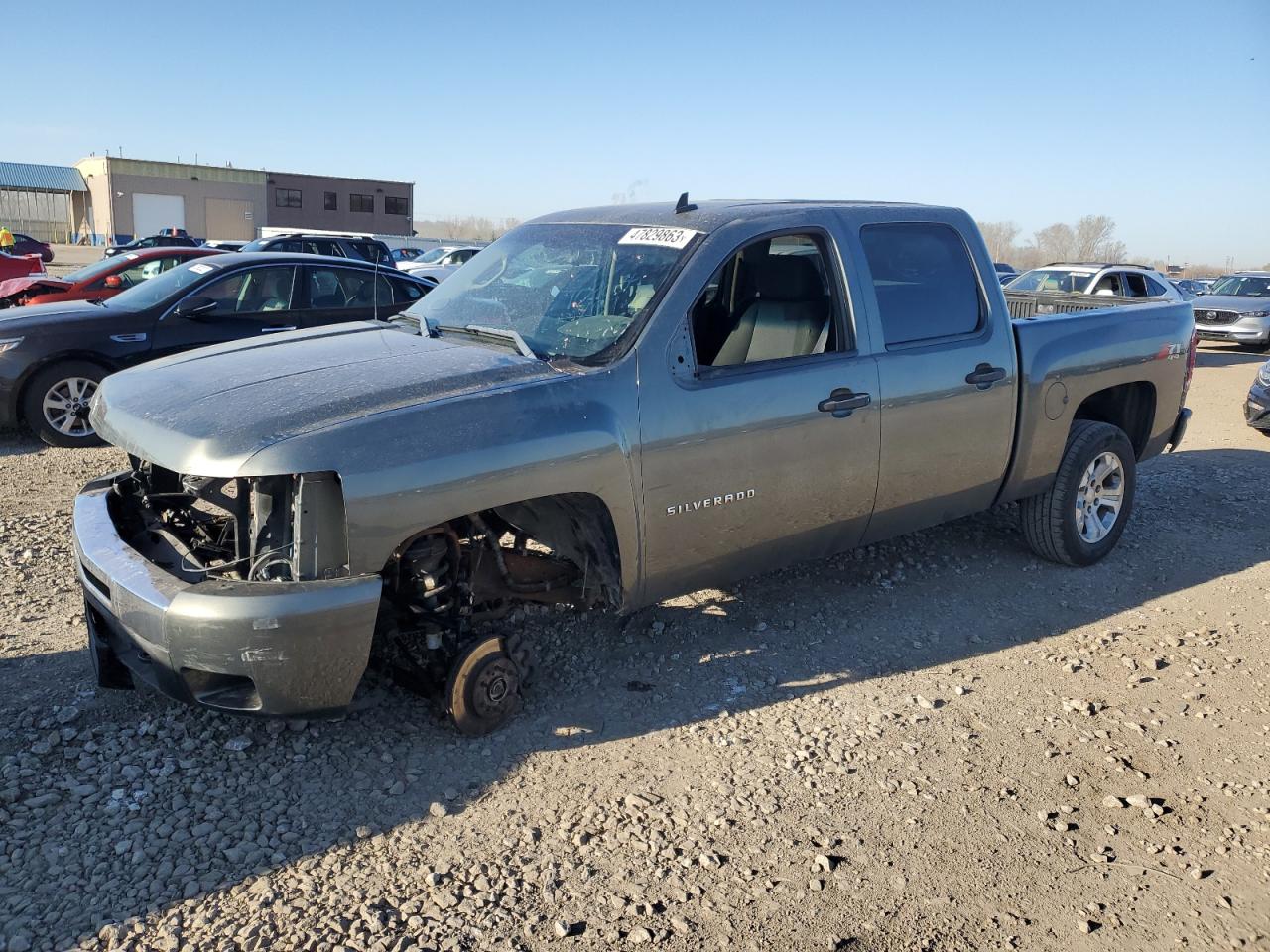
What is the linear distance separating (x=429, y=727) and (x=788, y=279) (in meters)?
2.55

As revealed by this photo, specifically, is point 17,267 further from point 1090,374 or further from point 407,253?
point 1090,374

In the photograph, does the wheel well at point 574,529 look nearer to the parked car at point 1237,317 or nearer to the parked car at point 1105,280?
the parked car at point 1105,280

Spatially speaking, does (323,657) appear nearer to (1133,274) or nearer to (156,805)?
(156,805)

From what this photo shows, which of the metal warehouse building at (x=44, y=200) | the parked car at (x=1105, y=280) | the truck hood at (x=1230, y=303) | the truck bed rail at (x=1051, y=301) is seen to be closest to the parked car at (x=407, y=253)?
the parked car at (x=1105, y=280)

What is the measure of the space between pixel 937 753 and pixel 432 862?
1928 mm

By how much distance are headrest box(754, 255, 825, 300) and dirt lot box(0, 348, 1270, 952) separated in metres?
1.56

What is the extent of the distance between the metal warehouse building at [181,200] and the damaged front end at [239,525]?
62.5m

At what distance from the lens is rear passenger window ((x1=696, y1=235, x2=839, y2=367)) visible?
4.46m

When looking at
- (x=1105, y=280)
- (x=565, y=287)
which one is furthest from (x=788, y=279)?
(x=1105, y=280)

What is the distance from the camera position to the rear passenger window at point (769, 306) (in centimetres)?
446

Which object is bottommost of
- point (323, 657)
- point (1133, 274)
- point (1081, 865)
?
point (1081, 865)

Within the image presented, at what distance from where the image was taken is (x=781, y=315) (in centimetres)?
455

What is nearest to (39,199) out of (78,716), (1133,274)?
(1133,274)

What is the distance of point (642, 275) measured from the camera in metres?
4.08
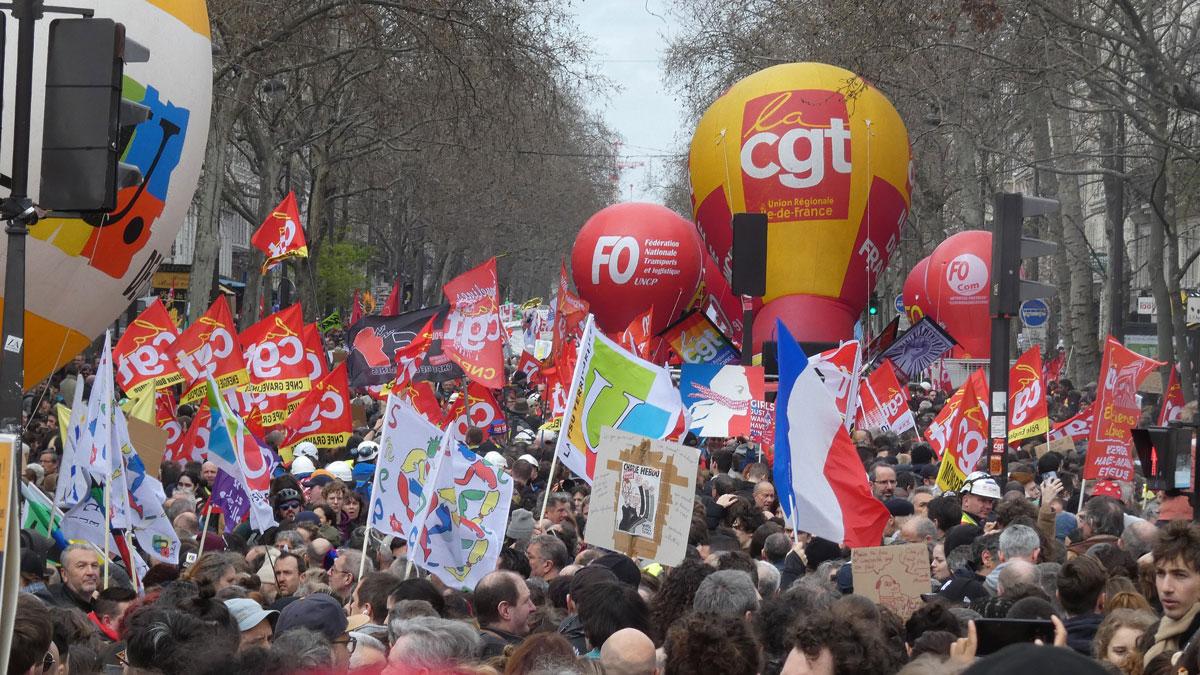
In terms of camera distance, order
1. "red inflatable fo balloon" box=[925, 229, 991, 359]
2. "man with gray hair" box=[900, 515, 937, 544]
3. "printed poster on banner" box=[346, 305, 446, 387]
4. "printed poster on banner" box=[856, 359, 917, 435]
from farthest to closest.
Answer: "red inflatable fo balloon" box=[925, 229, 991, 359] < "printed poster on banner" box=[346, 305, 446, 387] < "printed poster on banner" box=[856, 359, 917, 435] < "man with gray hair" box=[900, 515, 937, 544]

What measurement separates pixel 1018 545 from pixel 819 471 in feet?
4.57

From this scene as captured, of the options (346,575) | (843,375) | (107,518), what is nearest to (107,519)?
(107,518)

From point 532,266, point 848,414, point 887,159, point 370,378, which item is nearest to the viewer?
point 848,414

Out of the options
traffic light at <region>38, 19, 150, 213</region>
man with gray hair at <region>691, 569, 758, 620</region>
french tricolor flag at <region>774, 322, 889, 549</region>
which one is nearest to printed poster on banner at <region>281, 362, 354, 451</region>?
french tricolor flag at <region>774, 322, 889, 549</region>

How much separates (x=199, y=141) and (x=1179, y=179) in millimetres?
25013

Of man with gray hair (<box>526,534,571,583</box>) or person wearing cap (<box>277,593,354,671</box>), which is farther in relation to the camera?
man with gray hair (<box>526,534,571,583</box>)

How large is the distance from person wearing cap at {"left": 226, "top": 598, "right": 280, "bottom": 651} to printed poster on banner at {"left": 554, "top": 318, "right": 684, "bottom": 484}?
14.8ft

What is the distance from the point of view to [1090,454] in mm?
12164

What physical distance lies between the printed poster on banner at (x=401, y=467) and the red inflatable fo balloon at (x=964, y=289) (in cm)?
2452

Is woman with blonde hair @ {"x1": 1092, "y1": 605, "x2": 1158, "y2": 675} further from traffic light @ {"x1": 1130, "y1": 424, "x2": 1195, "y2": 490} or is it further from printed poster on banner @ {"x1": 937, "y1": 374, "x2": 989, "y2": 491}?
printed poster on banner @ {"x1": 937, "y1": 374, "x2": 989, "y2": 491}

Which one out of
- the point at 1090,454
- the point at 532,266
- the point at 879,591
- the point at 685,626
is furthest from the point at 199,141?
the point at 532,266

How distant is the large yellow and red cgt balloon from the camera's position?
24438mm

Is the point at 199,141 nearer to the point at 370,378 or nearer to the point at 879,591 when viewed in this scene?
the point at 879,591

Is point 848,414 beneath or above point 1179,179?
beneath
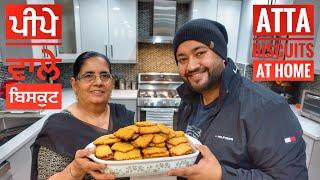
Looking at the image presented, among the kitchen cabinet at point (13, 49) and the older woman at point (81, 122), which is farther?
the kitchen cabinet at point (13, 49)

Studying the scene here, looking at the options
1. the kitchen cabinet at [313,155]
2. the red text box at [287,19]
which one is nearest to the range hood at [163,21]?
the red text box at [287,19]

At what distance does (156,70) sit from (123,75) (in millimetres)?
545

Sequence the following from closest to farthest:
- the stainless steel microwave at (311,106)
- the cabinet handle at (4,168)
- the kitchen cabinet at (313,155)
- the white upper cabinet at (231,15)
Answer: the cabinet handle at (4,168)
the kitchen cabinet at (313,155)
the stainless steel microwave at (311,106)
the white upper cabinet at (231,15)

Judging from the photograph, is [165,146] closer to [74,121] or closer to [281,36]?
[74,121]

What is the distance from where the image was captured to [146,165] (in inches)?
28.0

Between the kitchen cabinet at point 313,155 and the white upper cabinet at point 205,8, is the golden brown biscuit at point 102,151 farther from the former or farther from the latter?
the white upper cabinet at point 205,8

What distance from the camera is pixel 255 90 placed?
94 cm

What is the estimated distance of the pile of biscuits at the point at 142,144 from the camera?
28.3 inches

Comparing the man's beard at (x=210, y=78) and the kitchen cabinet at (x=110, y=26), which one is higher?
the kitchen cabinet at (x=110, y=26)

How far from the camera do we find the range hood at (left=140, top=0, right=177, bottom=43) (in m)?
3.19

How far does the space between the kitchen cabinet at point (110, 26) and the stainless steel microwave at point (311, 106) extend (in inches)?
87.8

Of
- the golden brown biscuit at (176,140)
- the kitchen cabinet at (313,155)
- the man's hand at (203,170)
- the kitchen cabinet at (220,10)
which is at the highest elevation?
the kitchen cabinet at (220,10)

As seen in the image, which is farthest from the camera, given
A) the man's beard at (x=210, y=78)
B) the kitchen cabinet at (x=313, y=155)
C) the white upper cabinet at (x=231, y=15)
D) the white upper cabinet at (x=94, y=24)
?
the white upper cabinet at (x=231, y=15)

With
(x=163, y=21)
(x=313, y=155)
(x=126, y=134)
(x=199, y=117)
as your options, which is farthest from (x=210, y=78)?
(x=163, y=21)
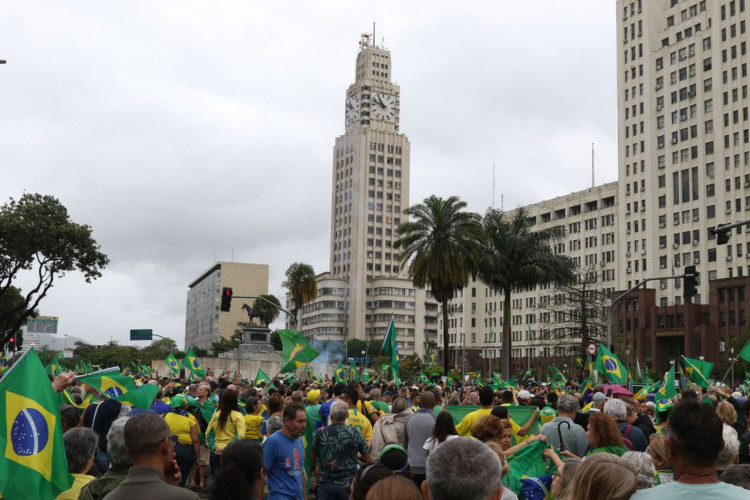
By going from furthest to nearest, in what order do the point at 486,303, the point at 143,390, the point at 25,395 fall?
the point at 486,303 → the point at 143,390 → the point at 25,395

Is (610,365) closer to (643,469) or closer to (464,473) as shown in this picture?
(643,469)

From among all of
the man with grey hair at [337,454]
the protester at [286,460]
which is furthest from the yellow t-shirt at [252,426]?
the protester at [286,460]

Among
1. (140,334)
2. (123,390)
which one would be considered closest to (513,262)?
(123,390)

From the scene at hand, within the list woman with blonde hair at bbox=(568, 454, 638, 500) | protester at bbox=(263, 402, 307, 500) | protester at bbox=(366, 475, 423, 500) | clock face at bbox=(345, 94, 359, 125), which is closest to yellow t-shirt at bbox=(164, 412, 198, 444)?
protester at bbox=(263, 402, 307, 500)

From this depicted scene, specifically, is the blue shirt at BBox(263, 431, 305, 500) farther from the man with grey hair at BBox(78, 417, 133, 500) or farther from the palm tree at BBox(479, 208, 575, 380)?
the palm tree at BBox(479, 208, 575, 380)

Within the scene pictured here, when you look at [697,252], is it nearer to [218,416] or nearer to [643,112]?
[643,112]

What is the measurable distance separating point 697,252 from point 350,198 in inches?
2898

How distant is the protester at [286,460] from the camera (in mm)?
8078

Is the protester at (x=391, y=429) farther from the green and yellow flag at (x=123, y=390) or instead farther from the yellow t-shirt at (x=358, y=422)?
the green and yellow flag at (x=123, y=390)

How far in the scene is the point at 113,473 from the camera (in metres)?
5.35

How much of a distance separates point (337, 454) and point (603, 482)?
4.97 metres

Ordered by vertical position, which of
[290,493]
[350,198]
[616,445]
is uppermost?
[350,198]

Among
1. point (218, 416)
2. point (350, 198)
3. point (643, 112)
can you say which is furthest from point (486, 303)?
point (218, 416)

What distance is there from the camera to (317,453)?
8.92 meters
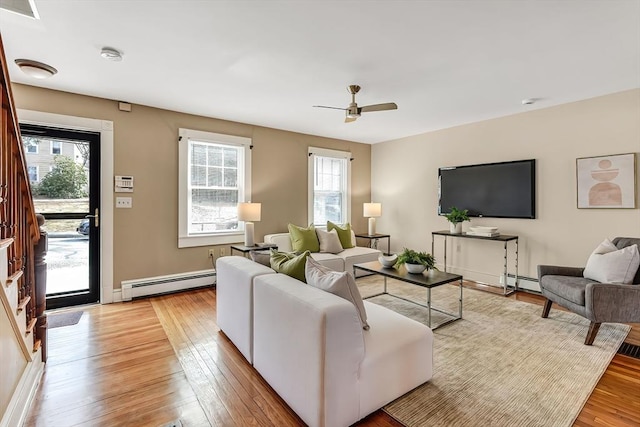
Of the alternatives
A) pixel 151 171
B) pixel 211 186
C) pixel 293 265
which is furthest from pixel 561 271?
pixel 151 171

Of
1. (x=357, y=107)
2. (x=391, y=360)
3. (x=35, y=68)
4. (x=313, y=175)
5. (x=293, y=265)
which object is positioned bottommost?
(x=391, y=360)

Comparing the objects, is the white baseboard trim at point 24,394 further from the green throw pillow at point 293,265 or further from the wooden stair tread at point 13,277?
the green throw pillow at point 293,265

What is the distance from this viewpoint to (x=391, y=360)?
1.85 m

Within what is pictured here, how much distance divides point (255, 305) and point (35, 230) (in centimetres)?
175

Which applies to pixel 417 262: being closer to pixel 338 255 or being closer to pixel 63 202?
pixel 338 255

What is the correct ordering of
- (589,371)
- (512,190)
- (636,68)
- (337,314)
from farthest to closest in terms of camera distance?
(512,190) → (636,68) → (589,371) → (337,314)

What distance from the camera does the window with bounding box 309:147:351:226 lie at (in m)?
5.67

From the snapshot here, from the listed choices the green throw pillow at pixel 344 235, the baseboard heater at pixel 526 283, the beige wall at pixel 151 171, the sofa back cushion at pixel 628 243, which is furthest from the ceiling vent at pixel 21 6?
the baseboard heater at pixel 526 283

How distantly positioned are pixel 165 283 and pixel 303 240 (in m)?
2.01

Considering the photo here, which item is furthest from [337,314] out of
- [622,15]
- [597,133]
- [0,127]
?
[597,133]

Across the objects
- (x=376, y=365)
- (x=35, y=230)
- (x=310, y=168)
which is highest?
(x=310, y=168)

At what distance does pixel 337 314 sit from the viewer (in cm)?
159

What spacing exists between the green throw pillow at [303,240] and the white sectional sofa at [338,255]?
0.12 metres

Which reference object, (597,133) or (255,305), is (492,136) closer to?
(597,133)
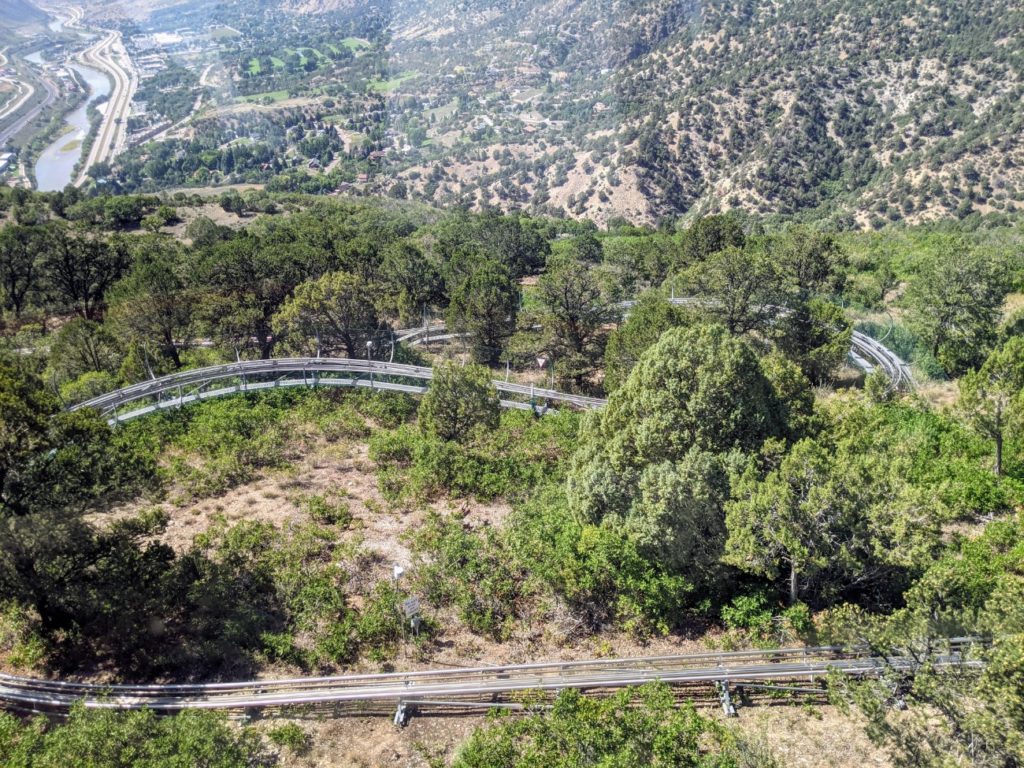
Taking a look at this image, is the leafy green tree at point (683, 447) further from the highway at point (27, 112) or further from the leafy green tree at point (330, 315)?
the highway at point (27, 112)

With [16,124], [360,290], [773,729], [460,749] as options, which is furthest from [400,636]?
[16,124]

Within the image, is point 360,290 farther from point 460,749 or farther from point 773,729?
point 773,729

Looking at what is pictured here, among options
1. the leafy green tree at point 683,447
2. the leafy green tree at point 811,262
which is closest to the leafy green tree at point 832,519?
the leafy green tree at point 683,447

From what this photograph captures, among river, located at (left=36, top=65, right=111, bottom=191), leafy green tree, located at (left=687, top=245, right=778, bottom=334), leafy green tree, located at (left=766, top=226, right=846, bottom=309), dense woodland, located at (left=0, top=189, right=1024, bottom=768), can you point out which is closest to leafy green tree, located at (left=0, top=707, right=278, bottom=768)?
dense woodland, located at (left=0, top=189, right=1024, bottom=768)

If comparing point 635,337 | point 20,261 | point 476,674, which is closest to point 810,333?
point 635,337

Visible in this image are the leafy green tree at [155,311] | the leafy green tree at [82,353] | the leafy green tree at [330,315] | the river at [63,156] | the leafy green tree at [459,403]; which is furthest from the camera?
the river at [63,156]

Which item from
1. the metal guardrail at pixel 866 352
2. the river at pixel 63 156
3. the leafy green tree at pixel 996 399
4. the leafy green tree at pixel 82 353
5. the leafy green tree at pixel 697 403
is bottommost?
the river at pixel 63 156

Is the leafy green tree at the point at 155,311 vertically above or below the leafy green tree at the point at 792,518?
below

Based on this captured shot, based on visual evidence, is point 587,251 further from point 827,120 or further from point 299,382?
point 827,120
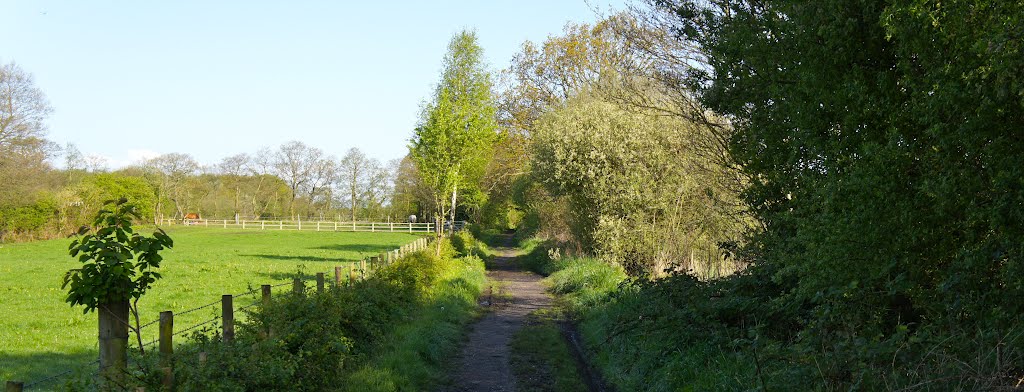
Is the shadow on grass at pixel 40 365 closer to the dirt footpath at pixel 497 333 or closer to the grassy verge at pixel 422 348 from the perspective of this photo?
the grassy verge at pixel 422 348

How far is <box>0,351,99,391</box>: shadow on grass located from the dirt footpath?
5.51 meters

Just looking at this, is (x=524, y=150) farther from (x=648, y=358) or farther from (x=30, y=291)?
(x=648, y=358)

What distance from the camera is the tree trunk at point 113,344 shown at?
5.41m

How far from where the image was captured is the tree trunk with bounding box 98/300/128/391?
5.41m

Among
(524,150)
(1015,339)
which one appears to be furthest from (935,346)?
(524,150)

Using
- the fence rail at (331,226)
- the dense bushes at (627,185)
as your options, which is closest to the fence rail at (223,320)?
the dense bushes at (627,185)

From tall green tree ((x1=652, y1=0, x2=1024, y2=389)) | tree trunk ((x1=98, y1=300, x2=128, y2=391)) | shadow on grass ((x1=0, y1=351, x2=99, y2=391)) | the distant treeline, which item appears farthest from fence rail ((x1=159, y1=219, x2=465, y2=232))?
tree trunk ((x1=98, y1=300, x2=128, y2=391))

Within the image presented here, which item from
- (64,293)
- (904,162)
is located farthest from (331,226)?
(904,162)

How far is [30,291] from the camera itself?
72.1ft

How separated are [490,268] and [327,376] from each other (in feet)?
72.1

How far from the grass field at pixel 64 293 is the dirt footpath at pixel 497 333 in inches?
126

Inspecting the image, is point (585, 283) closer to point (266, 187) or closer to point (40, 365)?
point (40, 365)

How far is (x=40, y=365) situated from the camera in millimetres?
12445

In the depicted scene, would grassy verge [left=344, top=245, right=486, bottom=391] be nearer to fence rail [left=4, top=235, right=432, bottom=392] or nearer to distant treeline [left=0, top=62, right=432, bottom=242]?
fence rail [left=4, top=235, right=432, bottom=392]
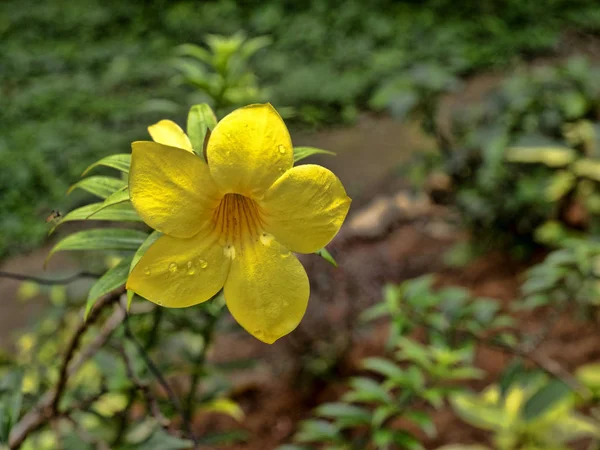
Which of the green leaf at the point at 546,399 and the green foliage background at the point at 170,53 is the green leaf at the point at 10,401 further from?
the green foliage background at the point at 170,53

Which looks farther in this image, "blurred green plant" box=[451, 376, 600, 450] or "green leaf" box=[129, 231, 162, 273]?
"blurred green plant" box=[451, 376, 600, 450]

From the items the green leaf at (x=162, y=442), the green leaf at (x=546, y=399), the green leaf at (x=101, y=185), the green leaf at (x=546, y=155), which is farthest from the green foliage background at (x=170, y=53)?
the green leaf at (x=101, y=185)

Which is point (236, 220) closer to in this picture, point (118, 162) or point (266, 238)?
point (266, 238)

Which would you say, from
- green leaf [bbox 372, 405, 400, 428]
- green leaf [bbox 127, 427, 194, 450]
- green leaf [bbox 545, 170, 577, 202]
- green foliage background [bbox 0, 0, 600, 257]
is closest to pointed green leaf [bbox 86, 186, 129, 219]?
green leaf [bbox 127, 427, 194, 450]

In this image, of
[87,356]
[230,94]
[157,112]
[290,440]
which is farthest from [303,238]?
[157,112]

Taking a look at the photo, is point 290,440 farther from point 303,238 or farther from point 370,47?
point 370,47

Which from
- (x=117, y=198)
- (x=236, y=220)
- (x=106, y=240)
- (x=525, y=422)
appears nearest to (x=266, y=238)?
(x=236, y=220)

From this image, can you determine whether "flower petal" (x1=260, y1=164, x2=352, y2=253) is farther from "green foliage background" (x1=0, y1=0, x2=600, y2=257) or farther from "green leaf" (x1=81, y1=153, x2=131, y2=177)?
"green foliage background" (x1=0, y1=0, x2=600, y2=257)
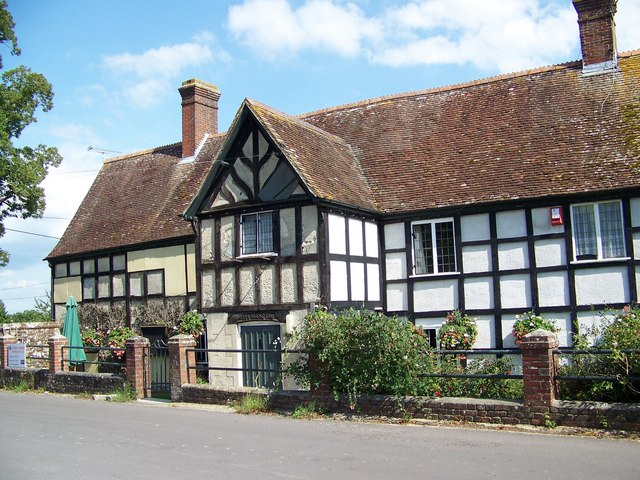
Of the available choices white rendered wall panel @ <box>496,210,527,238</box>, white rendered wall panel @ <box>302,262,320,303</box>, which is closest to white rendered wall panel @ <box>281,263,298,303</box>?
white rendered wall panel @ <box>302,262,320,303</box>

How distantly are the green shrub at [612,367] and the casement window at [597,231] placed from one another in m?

******************************

● To do
Determine how many lines of the data above contain the string "separated", and state only that number.

● Written response
2